When modelling a GAM model using
mgcvin R, we need to define the
family =. I tried some families (e.g., Gaussian, Gamma), R seems to build them all successfully. Does there some guildlines about how to choose the appropriate “family”?
Here is an example of what I mean by “outcome conditioned on the covariate”.
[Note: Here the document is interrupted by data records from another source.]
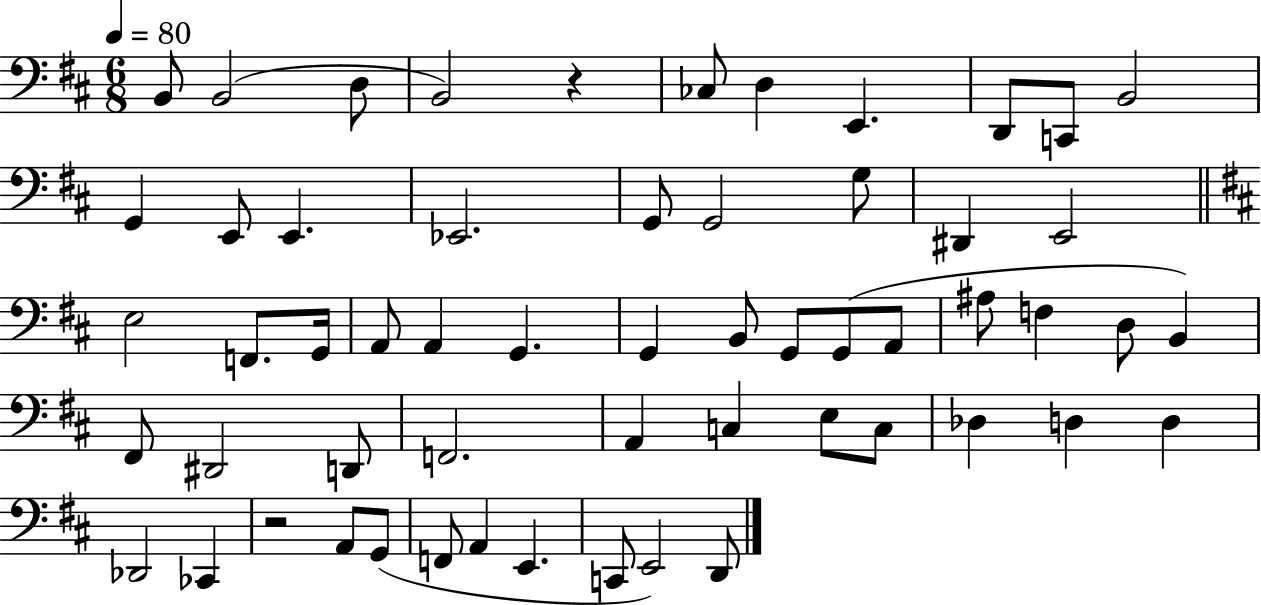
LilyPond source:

{
  \clef bass
  \numericTimeSignature
  \time 6/8
  \key d \major
  \tempo 4 = 80
  b,8 b,2( d8 | b,2) r4 | ces8 d4 e,4. | d,8 c,8 b,2 | \break g,4 e,8 e,4. | ees,2. | g,8 g,2 g8 | dis,4 e,2 | \break \bar "||" \break \key d \major e2 f,8. g,16 | a,8 a,4 g,4. | g,4 b,8 g,8 g,8( a,8 | ais8 f4 d8 b,4) | \break fis,8 dis,2 d,8 | f,2. | a,4 c4 e8 c8 | des4 d4 d4 | \break des,2 ces,4 | r2 a,8 g,8( | f,8 a,4 e,4. | c,8 e,2) d,8 | \break \bar "|."
}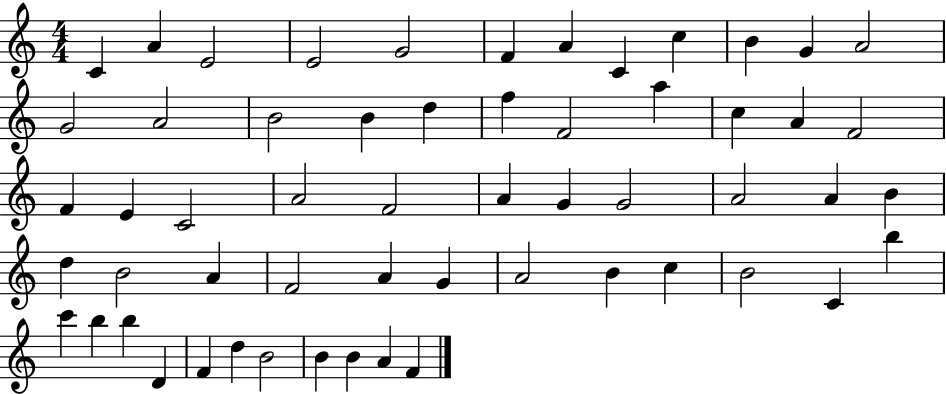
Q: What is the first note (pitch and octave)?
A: C4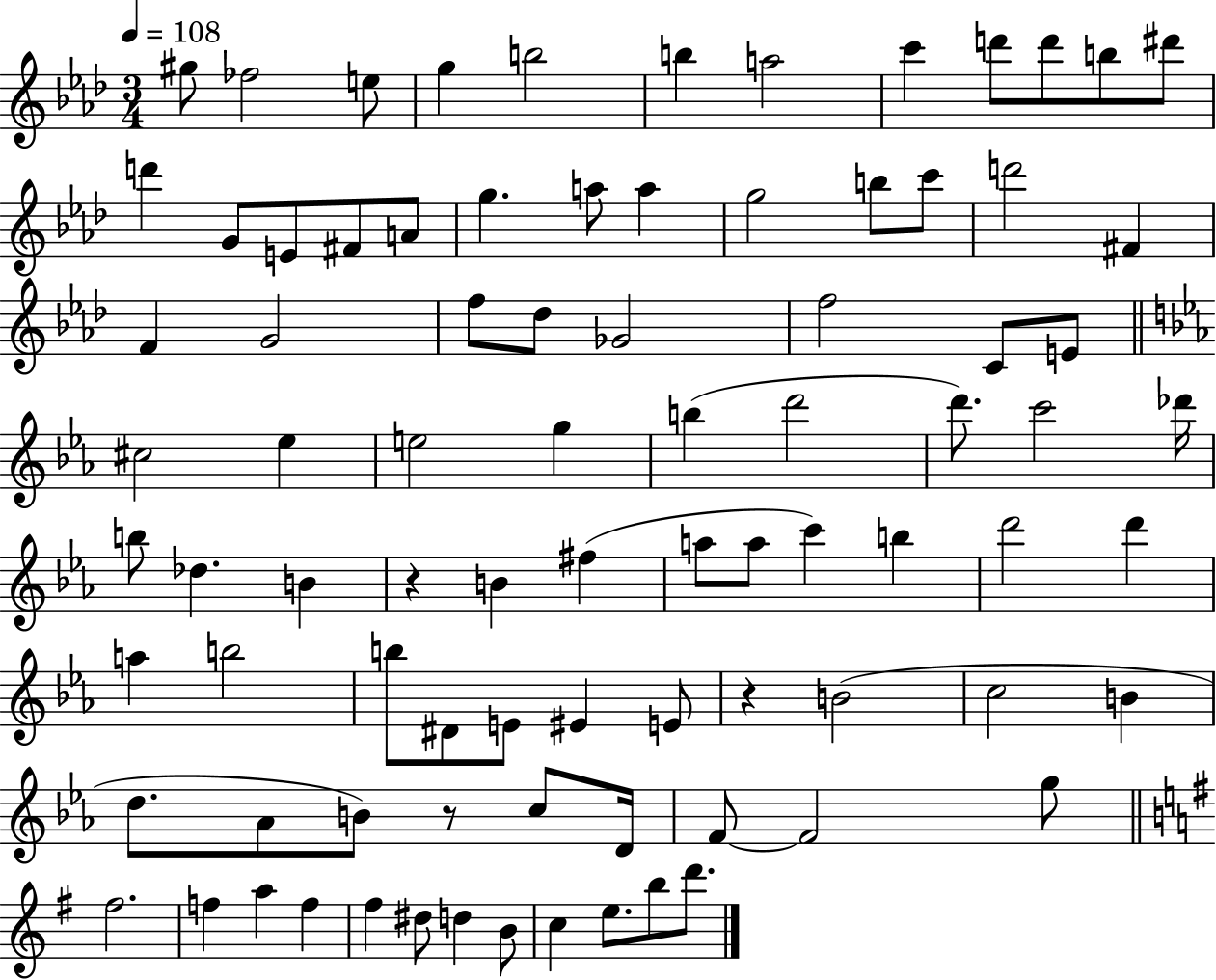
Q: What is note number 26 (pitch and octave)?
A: F4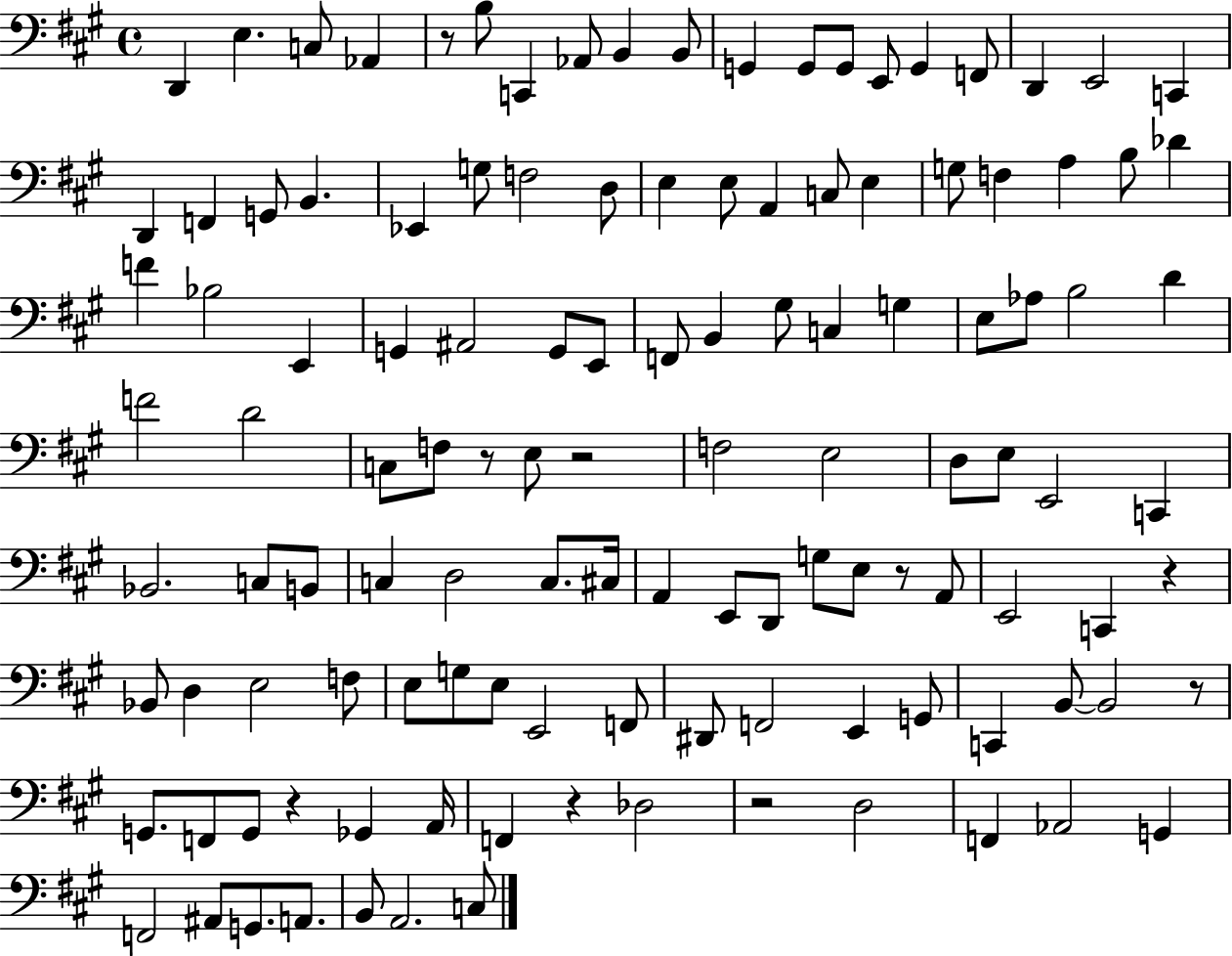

I want to do a linear regression. I have a continuous outcome and I am regressing it on a binary variable. This is equivalent to a t-test, but let’s pretend we don’t know that.
What most people do is look at the marginal distribution of the data. This is equivalent to plotting histogram of the outcome variable. Let’s look at that now
Ew, gross, this is bimodal. Linear regression assumes the outcome is normally distributed, right? We can’t use linear regression on this!
…or can we? Here is the output of a linear model fit the this data.
Call: lm(formula = y ~ x, data = d) Residuals: Min 1Q Median 3Q Max -7.3821 -1.7504 -0.0194 1.7190 7.8183 Coefficients: Estimate Std. Error t value Pr(>|t|) (Intercept) 9.8994 0.1111 89.13 <2e-16 *** x 12.0931 0.1588 76.14 <2e-16 *** --- Signif. codes: 0 ‘***’ 0.001 ‘**’ 0.01 ‘*’ 0.05 ‘.’ 0.1 ‘ ’ 1 Residual standard error: 2.511 on 998 degrees of freedom Multiple R-squared: 0.8531, Adjusted R-squared: 0.853 F-statistic: 5797 on 1 and 998 DF, p-value: < 2.2e-16
An incredibly good fit. So what gives?
The plot above is the marginal outcome. Regression, be it linear or otherwise, only cares about the conditional outcome; the distribution of the outcome conditioned on the covariates. Let’s see what happens when I color the observations by the binary variable.
You can see here that the data conditioned on the outcome are normal, and hence fit into linear regression’s assumptions.
So when I say “think about the outcome conditioned on covariates” what I am really asking you to do is to think about a particular set of covariates and think about the distribution of outcomes from those covariates. That will determine the family.